Das große Problem bei der Erzeugung von Systemen aus mehreren Neutronen besteht darin, dass man Neutronen nicht einfach zusammenfügen kann. Als ungeladene Teilchen lassen sich Neutronen auch sehr viel schlechter kontrollieren als etwa Elektronen, Protonen oder Atomkerne. Die zündende Idee bei unserem neuen Experiment war es deshalb, einen sehr neutronenreichen, leichten Atomkern zu nehmen und aus diesem die positiv geladenen Protonen herauszuschießen, sodass am Ende nur noch vier Neutronen übrigbleiben. Das Ganze musste sehr schnell geschehen, damit die Protonen oder überzähligen Neutronen das Ergebnis nicht verfälschen können.

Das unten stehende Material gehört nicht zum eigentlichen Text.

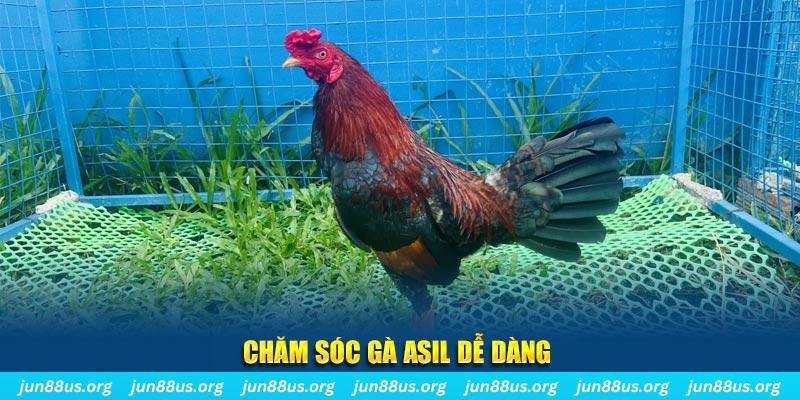 alo789vn game bài là gì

Wie ließ sich das bewerkstelligen?
Wir haben die Experimente mit dem Atomkern des Heliumisotops Helium-8 durchgeführt. Das ist ein ungewöhnlich neutronenreicher Heliumkern, der aus zwei Protonen und sechs Neutronen besteht. Im Gegensatz zu normalem Helium, das aus je zwei Protonen und Neutronen aufgebaut ist, ist Helium-8 nicht stabil, sondern zerfällt bereits nach einigen Millisekunden. Diesen Atomkern haben wir dann auf ein Ziel aus Wasserstoff geschossen. Wenn das Helium-8 auf die Protonen aus dem Wasserstoff knallt, kann es passieren, dass ein normaler Heliumkern aus zwei Protonen und Neutronen aus dem Helium-8 herausgeschlagen wird. Das liegt daran, dass bei Helium-8 die vier zusätzlichen Neutronen wie ein Halo um den Atomkern angeordnet und nicht so stark an ihn gebunden sind. Wenn der zentrale Kern herausgeschlagen ist, bleiben die vier Neutronen als Tetraneutron noch für sehr kurze Zeit aneinandergebunden.

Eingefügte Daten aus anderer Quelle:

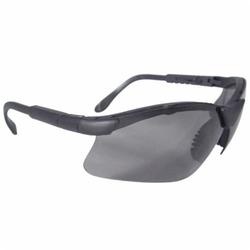 SMK SAFETY GLASSES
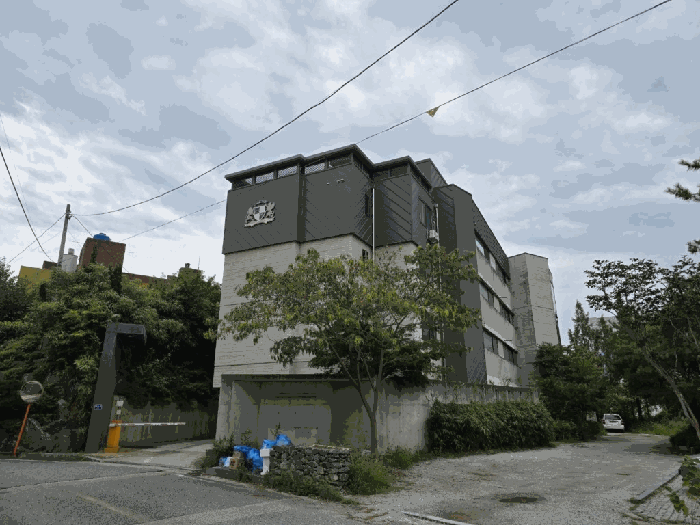 전북특별자치도 익산시 어양동 65-62 마크힐  401호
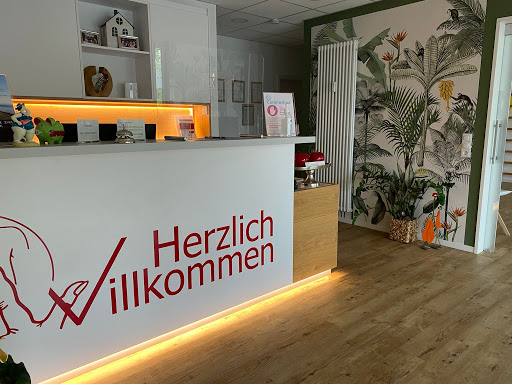 Wagner Physiotherapie Inh. Reikja Hamelmann - Thumbnail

An welcher Anlage lassen sich solche Experimente durchführen?
Es gibt weltweit nur wenige Teilchenbeschleuniger, die den gewünschten Strahl mit den passenden Eigenschaften bereitstellen können. Dieses Experiment haben wir am Riken Nishina Center in Japan durchgeführt. Das ist derzeit die führende Anlage für hochenergetische Strahlen aus kurzlebigen Isotopen. Wir hatten einen Strahl mit rund einer Million Teilchen pro Sekunde. Dabei fliegen die Helium-8-Isotope mit rund zehn Prozent der Lichtgeschwindigkeit. Das kommt uns zugute, weil dadurch der zentrale Heliumkern aus dem Helium-8 sehr schnell herausgeschossen wird, so dass die vier verbleibenden Neutronen praktisch ungestört miteinander wechselwirken können. In Zukunft werden solche Experimente aber auch in Darmstadt möglich sein, wenn der neue Teilchenbeschleuniger FAIR fertiggebaut ist.
Welche Eigenschaften haben die von Ihnen beobachteten Tetraneutronen?
Der Zustand ist hochgradig instabil. Die Kern- und Teilchenphysiker sprechen deshalb auch von einer Resonanz. Ein solcher Zustand liegt nur für weniger als eine billionstel milliardstel Sekunde vor. Aber allein daraus, dass er existiert, lassen sich bereits Rückschlüsse über Kernmodelle ziehen. Denn die Wechselwirkungen zwischen mehreren Neutronen sind ein wichtiger Bestandteil der heutigen kernphysikalischen Theorien. Tetraneutronen geben uns endlich die Möglichkeit, das auch experimentell zu überprüfen.